So why come back now? Technically, this isn’t the duo’s first project since Instagram; in 2020, they teamed up to create the website Rt.live to track the spread of covid.

But Systrom told me they didn’t want to start a new company until three things happened: One, a big new wave in consumer technology that he and Krieger could attempt to catch. Two, a way to connect that wave to social technology, which he and Krieger continue to feel invested in emotionally. And three, an idea for how their product could solve a problem — Systrom has long considered technology design from the standpoint of what jobs it can do for its customers.

The tech that enabled ChatGPT also created new possibilities for social networks

The breakthrough that enabled Artifact was the transformer, which Google invented in 2017. It offers a mechanism for systems to understand language using far fewer inputs than had previously been required.

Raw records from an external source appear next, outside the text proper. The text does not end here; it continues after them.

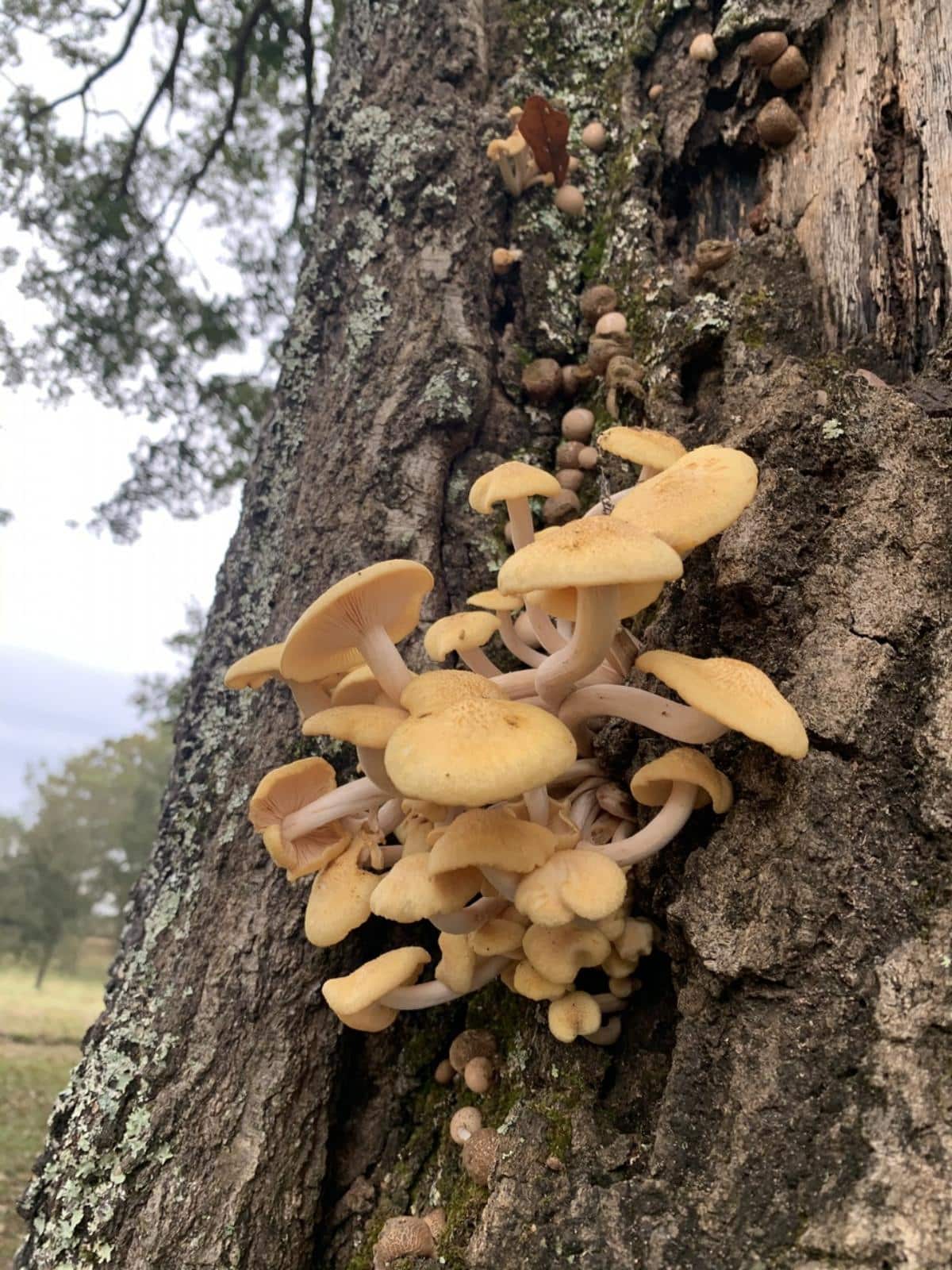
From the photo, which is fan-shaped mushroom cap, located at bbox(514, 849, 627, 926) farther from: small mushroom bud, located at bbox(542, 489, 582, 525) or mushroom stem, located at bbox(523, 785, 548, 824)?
small mushroom bud, located at bbox(542, 489, 582, 525)

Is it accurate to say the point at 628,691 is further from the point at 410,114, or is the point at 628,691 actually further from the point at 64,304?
the point at 64,304

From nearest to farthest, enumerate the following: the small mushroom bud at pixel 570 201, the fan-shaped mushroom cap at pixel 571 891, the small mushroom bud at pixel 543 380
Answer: the fan-shaped mushroom cap at pixel 571 891, the small mushroom bud at pixel 543 380, the small mushroom bud at pixel 570 201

The transformer helped machine-learning systems improve at a much faster pace, leading directly to last year’s release of ChatGPT and the attendant boom in interest around AI. (Transformers are the “T” in ChatGPT.)

It also created some new possibilities for social networks. At first, social networks showed you stuff your friends thought was interesting — the Facebook model. Then they started showing you stuff based on the people that you chose to follow, whether you were friends or not — the Twitter model.

TikTok’s innovation was to show you stuff using only algorithmic predictions, regardless of who your friends are or who you followed. It soon became the most downloaded app in the world.

Artifact represents an effort to do the same thing but for text.

“I saw that shift, and I was like, ‘Oh, that’s the future of social,’” Systrom said. “These unconnected graphs; these graphs that are learned rather than explicitly created. And what was funny to me is as I looked around, I was like, ‘Man, why isn’t this happening everywhere in social? Why is Twitter still primarily follow-based? Why is Facebook?’”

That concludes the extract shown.